● **Problem to work on**: Extract, verbatim, everything in the records from the line containing "From the list" down to the line containing "4.55 metres", both of those lines included. Leave the pictures out of your answer.

● **Data shown**:

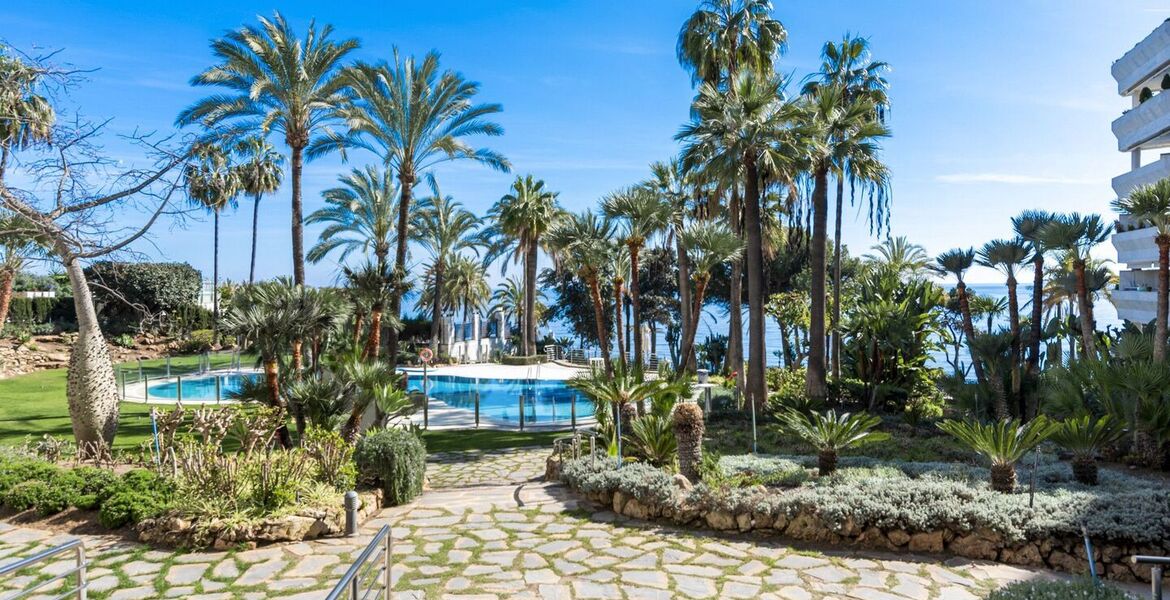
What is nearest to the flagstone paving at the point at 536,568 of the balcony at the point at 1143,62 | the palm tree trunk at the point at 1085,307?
the palm tree trunk at the point at 1085,307

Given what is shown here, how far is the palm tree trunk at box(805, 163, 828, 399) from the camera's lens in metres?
A: 18.3

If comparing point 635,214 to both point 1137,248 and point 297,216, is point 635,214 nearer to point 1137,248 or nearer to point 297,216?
point 297,216

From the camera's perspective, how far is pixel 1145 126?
934 inches

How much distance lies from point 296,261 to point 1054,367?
17.7m

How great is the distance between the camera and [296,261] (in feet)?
63.9

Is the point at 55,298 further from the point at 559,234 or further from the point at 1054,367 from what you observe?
the point at 1054,367

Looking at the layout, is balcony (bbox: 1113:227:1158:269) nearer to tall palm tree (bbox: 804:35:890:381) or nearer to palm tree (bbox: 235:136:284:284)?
tall palm tree (bbox: 804:35:890:381)

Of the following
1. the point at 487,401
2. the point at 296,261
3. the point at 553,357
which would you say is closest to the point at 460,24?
the point at 296,261

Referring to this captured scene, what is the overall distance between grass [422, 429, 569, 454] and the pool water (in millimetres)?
2316

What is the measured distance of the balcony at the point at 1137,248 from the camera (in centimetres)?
2250

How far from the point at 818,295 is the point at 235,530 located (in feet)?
49.3

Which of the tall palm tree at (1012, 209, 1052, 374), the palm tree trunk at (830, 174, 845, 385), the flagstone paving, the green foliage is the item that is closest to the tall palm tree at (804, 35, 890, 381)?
the palm tree trunk at (830, 174, 845, 385)

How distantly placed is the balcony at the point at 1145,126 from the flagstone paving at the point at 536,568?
22.4 m

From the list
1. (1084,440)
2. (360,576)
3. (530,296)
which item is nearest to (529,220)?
(530,296)
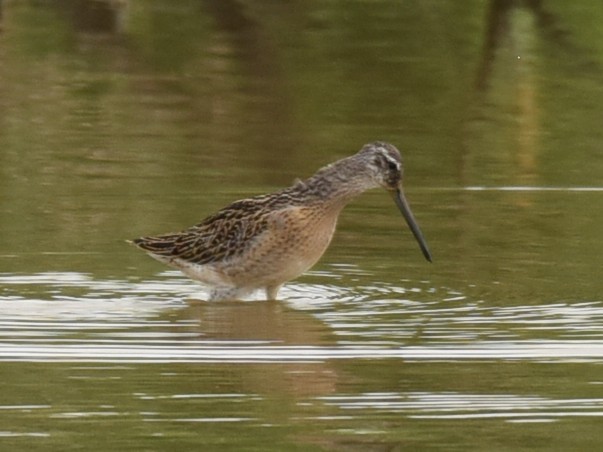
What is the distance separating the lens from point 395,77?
1805cm

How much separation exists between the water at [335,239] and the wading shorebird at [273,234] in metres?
0.17

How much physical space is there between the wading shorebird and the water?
173mm

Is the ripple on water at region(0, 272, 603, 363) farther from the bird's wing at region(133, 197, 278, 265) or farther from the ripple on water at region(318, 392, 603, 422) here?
the ripple on water at region(318, 392, 603, 422)

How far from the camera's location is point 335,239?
39.8ft

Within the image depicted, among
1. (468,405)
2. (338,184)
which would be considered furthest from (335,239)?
(468,405)

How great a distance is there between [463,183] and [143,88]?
4.55 metres

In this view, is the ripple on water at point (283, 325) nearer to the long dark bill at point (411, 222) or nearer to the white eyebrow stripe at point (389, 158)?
the long dark bill at point (411, 222)

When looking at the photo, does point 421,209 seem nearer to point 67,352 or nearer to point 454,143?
point 454,143

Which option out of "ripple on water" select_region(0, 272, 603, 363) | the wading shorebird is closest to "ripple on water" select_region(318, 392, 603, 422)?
"ripple on water" select_region(0, 272, 603, 363)

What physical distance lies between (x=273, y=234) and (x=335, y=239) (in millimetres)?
1281

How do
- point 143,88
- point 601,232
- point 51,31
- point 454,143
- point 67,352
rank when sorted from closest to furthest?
point 67,352 → point 601,232 → point 454,143 → point 143,88 → point 51,31

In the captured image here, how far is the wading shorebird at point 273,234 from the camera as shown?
1084 cm

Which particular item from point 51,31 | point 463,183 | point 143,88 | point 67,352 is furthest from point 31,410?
point 51,31

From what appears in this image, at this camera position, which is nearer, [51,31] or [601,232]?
[601,232]
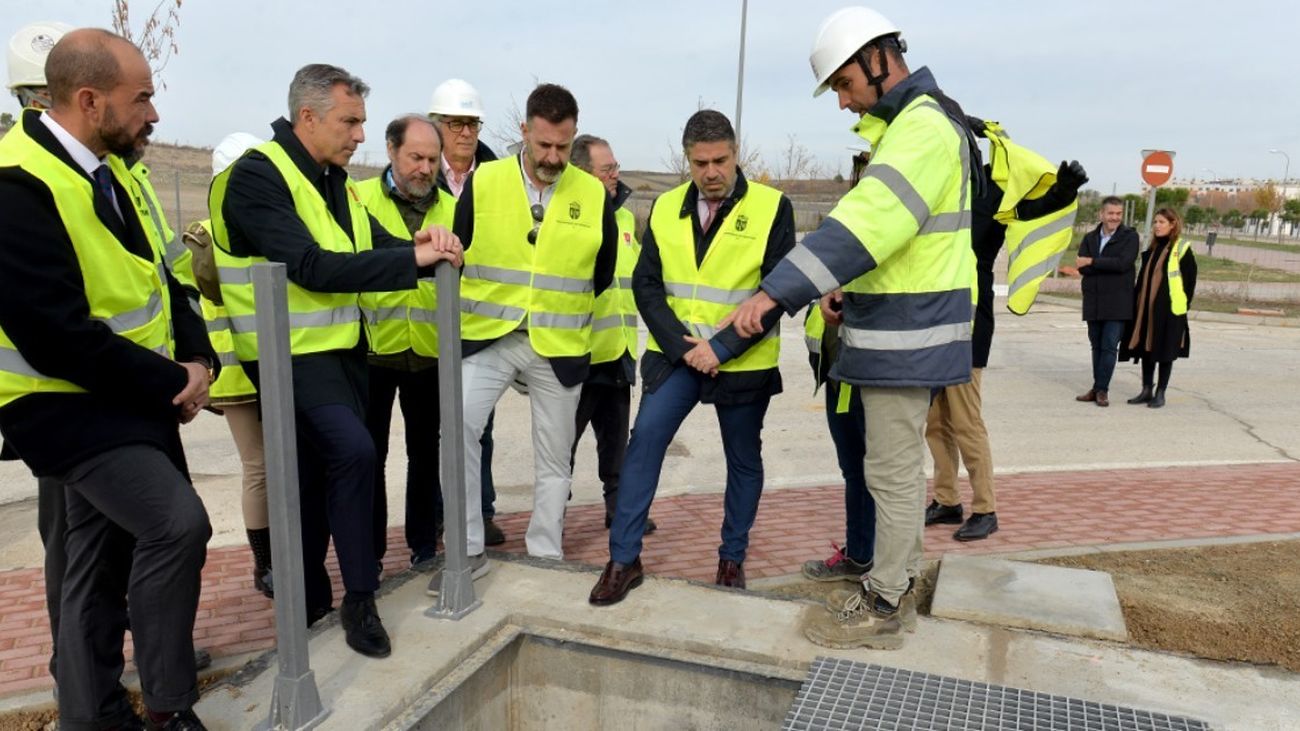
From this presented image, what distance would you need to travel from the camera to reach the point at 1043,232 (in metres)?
4.23

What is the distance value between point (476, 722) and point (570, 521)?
2.22 meters

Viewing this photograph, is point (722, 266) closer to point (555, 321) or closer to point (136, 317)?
point (555, 321)

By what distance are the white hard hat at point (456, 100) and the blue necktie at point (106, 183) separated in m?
2.32

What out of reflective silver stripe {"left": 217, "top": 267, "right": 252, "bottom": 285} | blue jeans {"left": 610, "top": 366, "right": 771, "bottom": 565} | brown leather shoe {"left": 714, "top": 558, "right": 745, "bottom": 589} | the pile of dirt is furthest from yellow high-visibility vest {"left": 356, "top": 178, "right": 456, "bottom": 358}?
the pile of dirt

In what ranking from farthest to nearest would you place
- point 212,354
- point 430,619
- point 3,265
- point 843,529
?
point 843,529 < point 430,619 < point 212,354 < point 3,265

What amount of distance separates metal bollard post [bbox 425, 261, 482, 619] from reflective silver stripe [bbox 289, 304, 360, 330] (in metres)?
0.39

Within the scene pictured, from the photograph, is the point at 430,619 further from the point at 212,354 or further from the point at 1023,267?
the point at 1023,267

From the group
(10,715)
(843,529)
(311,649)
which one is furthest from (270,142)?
(843,529)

● **Answer to the exercise**:
From the list
1. (1084,440)
2. (360,576)
3. (530,296)
which item is nearest to (529,220)?
(530,296)
What is the distance separating the lens from point 395,77?
1805cm

How much separation exists between the water at [335,239] and the wading shorebird at [273,234] in metres?
0.17

How much physical space is there between the wading shorebird and the water?
173mm

Is the ripple on water at region(0, 272, 603, 363) farther from the bird's wing at region(133, 197, 278, 265) or farther from the ripple on water at region(318, 392, 603, 422) here?
the ripple on water at region(318, 392, 603, 422)

How far from the camera's location is point 335,239?
39.8ft

Within the image depicted, among
1. (468,405)
2. (338,184)
which would be considered furthest from (335,239)?
(468,405)

How great a distance is there between [463,183] and [143,88]?
4.55 metres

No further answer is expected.